Nie udało się obronić tytułu Halowych Mistrzyń Małopolski piłkarską Rysów Bukowina Tatrzańska. Tym razem w rozegranym w Krakowie turnieju finałowym zespół Pawła Podczerwisńskiego zajął drugie miejsce, ustępując miejsca na pierwszym stopnia podium pierwszej drużynie Bronowianki.
Rysy turniej zaczęły od dwóch zwycięstw 3:1 (gole Klaudia Maciążka dwie, Kamila Darda) nad UKS Jelna Staszkówka oraz 2:1 (gole Maciążka i Aleksandra Kukuczka) nad drugą z podhalańskich drużyn, LKS Szaflary. W meczu numer trzy bukowianki podzieliły się punktami z pierwszą drużyną Bronowianki, remisując 2:2 (gole Maciążka, Halina Półtorak). Wydawał się więc że Rysy są na dobrej drodze by obronić tytuł. Niestety w ostatnim spotkaniu uległy i to aż 0:6 drugiej drużynie Bronowianki.
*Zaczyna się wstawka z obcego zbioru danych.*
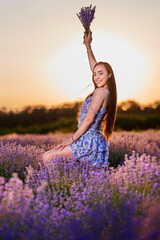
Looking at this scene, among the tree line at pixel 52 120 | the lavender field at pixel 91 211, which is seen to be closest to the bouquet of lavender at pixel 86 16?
the lavender field at pixel 91 211

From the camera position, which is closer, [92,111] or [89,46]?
[92,111]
- Bronowianka specjalizuje się w piłce halowej. Na co dzień obie drużyny grają w rozgrywkach ligowych. I to było widać. My z kolei traktujemy halę jaką przerywnik w przygotowaniach. Niemniej przegrana 0:6 nie powinna się nam przytrafić – przyznał prezes Rysów, Paweł Podczerwiński.
Najlepszą zawodniczką turnieju uznano Klaudię Maciążkę.
Rysy: Patrycja Dulak, Justyna Kobylarczyk, Kamila Nowobilska, Kamila Darda, Aleksandra Kukuczka, Barbara Morawczyńska, Sabina Kornaś, Izabela Biel, Kristina Kokośkova, Aleksandra Misiura, Halina Półtorak, Klaudia Maciążka, Anna Jurkowska, Dominika Martinczak.